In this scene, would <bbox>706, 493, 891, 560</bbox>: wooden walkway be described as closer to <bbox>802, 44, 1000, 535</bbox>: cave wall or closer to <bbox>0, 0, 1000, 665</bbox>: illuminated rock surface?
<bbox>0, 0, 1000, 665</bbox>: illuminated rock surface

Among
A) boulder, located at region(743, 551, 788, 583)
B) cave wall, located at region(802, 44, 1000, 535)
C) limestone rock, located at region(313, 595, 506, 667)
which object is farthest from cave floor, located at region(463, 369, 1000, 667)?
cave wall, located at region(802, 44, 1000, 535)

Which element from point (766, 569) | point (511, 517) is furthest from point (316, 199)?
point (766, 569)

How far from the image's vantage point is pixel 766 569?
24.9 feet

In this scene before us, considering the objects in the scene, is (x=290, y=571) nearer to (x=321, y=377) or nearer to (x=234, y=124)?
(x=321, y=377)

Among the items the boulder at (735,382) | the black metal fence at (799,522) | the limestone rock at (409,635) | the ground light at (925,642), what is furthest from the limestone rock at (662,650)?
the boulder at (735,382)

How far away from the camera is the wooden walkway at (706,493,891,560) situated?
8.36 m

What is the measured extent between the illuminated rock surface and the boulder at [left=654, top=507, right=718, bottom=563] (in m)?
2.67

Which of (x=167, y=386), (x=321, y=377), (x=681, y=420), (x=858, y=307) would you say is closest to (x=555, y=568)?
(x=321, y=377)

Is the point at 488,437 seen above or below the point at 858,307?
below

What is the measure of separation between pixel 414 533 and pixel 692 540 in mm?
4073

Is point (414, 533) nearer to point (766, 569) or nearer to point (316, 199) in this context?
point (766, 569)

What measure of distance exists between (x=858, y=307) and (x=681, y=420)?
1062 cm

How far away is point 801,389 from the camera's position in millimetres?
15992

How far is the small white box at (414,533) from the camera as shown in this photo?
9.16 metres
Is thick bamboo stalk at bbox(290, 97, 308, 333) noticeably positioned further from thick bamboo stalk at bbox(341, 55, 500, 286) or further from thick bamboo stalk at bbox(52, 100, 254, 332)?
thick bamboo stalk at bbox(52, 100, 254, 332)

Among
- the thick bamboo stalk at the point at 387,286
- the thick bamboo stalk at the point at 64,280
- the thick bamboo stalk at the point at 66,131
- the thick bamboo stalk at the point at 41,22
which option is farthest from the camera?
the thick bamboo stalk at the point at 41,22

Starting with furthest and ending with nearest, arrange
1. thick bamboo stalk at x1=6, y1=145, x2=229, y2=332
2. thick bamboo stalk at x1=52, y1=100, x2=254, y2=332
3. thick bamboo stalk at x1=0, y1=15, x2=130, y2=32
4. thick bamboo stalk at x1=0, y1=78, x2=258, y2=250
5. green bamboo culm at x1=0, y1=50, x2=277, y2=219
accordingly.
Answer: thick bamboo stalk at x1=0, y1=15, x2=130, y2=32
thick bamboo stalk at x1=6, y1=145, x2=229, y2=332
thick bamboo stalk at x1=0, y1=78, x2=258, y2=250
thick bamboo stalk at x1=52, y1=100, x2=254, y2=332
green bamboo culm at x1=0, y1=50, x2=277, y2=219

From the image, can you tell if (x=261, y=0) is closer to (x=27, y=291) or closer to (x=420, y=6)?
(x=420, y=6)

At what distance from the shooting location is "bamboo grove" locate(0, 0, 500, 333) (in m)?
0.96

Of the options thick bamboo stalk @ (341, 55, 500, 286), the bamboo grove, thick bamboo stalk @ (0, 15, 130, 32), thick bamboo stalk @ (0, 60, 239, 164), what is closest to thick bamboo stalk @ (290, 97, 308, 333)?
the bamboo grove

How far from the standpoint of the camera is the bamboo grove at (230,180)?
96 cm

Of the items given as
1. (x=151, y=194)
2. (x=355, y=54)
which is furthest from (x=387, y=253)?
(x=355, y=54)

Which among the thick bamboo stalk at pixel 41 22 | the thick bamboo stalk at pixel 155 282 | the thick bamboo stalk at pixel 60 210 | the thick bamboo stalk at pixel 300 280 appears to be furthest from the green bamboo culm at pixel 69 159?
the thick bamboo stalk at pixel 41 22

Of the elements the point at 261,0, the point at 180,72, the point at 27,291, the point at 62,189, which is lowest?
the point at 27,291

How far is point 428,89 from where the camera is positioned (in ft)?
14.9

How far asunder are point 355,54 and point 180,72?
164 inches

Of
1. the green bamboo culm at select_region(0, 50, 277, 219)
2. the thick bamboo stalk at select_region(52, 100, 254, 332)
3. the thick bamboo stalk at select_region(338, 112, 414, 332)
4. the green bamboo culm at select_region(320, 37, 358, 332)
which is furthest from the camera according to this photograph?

───

Übertragen Sie sämtliche obigen Einträge zeichengenau und ohne Änderung der Zeilenfolge.

* AUSGABE *
In this scene, would <bbox>706, 493, 891, 560</bbox>: wooden walkway be described as closer to <bbox>802, 44, 1000, 535</bbox>: cave wall or closer to <bbox>0, 0, 1000, 665</bbox>: illuminated rock surface?
<bbox>0, 0, 1000, 665</bbox>: illuminated rock surface

Among
A) boulder, located at region(743, 551, 788, 583)
B) cave wall, located at region(802, 44, 1000, 535)
C) limestone rock, located at region(313, 595, 506, 667)
which object is farthest from cave floor, located at region(463, 369, 1000, 667)?
cave wall, located at region(802, 44, 1000, 535)

Which element from point (766, 569) | point (511, 517) is furthest from point (316, 199)?
point (766, 569)

How far from the image's vantage point is pixel 766 569?
24.9 feet

In this scene before us, considering the objects in the scene, is (x=290, y=571) nearer to (x=321, y=377) or nearer to (x=234, y=124)?
(x=321, y=377)

Among the items the boulder at (735,382) | the black metal fence at (799,522) | the limestone rock at (409,635) | the ground light at (925,642), what is furthest from the limestone rock at (662,650)?
the boulder at (735,382)

How far away from the camera is the wooden walkway at (706,493,891,560) situated?
8.36 m

What is the measured extent between the illuminated rock surface and the boulder at [left=654, top=507, right=718, bottom=563] (in m)?
2.67

Which of (x=167, y=386), (x=321, y=377), (x=681, y=420), (x=858, y=307) would you say is closest to (x=555, y=568)?
(x=321, y=377)

Is the point at 488,437 seen above or below the point at 858,307?
below

What is the measure of separation between pixel 414 533 and pixel 692 540 in mm?
4073

Is point (414, 533) nearer to point (766, 569) or nearer to point (316, 199) in this context?
point (766, 569)

What measure of distance exists between (x=858, y=307) and (x=681, y=420)?
1062 cm

How far away is point 801,389 from the camera's position in millimetres?
15992

How far is the small white box at (414,533) from the camera as shown in this photo?
9.16 metres
Is thick bamboo stalk at bbox(290, 97, 308, 333) noticeably positioned further from thick bamboo stalk at bbox(341, 55, 500, 286) or further from thick bamboo stalk at bbox(52, 100, 254, 332)?
thick bamboo stalk at bbox(52, 100, 254, 332)

Among
- the thick bamboo stalk at the point at 387,286
- the thick bamboo stalk at the point at 64,280
- the thick bamboo stalk at the point at 66,131
- the thick bamboo stalk at the point at 41,22
which option is farthest from the camera?
the thick bamboo stalk at the point at 41,22

Starting with furthest and ending with nearest, arrange
1. thick bamboo stalk at x1=6, y1=145, x2=229, y2=332
2. thick bamboo stalk at x1=52, y1=100, x2=254, y2=332
3. thick bamboo stalk at x1=0, y1=15, x2=130, y2=32
4. thick bamboo stalk at x1=0, y1=78, x2=258, y2=250
5. green bamboo culm at x1=0, y1=50, x2=277, y2=219
accordingly.
Answer: thick bamboo stalk at x1=0, y1=15, x2=130, y2=32
thick bamboo stalk at x1=6, y1=145, x2=229, y2=332
thick bamboo stalk at x1=0, y1=78, x2=258, y2=250
thick bamboo stalk at x1=52, y1=100, x2=254, y2=332
green bamboo culm at x1=0, y1=50, x2=277, y2=219

From the image, can you tell if (x=261, y=0) is closer to (x=27, y=291) or closer to (x=420, y=6)?
(x=420, y=6)

At what distance from the shooting location is "bamboo grove" locate(0, 0, 500, 333) (in m)?
0.96

Of the options thick bamboo stalk @ (341, 55, 500, 286), the bamboo grove, thick bamboo stalk @ (0, 15, 130, 32), thick bamboo stalk @ (0, 60, 239, 164), what is closest to thick bamboo stalk @ (290, 97, 308, 333)?
the bamboo grove

How far from the standpoint of the camera is the bamboo grove at (230,180)?
96 cm

Of the items given as
1. (x=151, y=194)
2. (x=355, y=54)
which is furthest from (x=387, y=253)?
(x=355, y=54)

Which among the thick bamboo stalk at pixel 41 22 | the thick bamboo stalk at pixel 155 282 | the thick bamboo stalk at pixel 60 210 | the thick bamboo stalk at pixel 300 280 appears to be furthest from the green bamboo culm at pixel 69 159?
the thick bamboo stalk at pixel 41 22

Of the elements the point at 261,0, the point at 180,72, the point at 27,291, the point at 62,189, which is lowest?
the point at 27,291

How far is point 428,89 from where the camera is positioned (in ft)?
14.9

How far asunder are point 355,54 and point 180,72?
164 inches

Of
1. the green bamboo culm at select_region(0, 50, 277, 219)
2. the thick bamboo stalk at select_region(52, 100, 254, 332)
3. the thick bamboo stalk at select_region(338, 112, 414, 332)
4. the green bamboo culm at select_region(320, 37, 358, 332)
which is furthest from the camera according to this photograph?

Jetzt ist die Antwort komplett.